:: Excerpted records

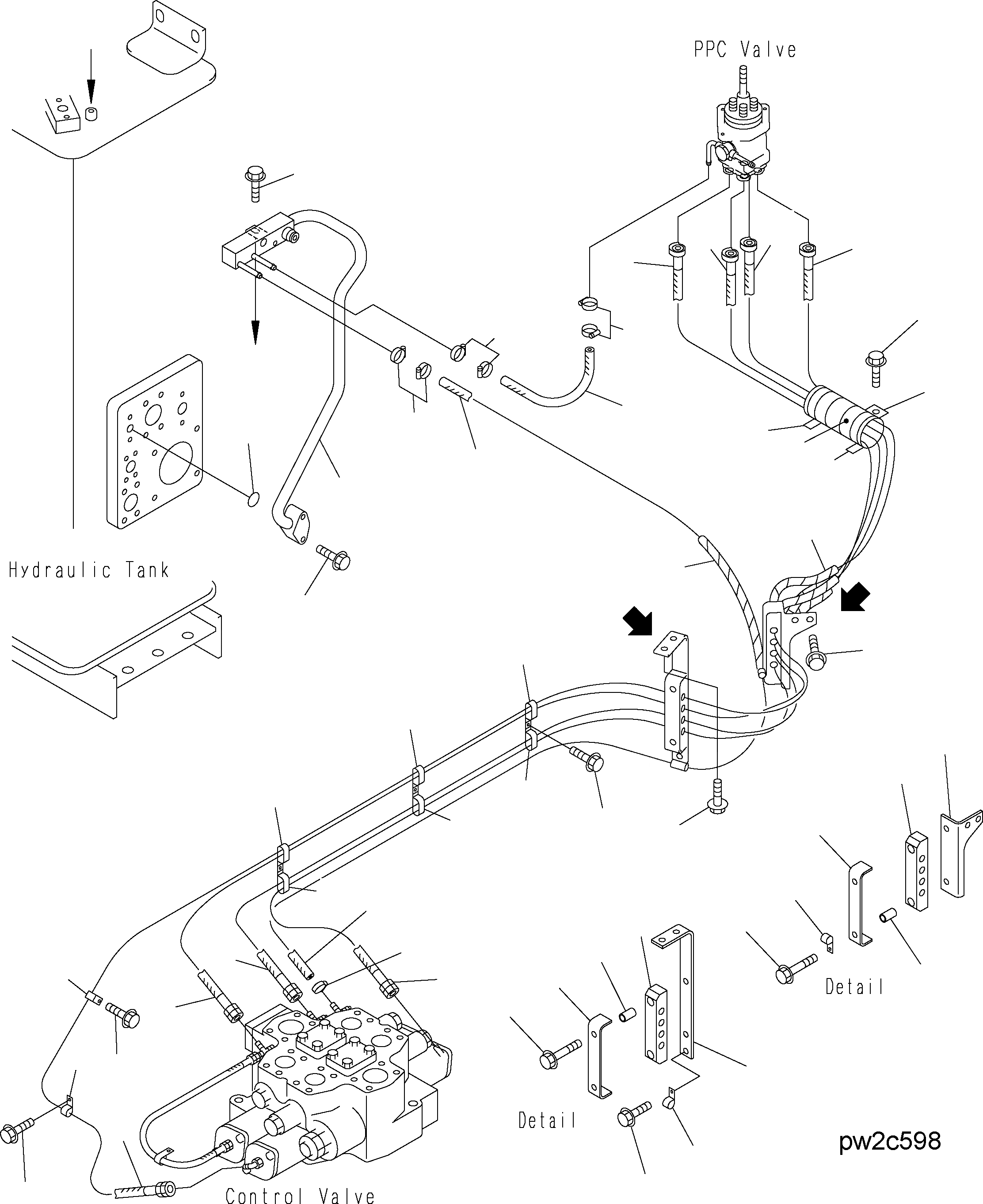 PPC Valve

Hydraulic Tank

Detail

Detail

Control Valve

pw2c598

::::

◆ Try it
The copy you give must repeat each record character for character, but it must not include the pictures.

◆ Response for this exercise
 PPC Valve

Hydraulic Tank

Detail

Detail

Control Valve

pw2c598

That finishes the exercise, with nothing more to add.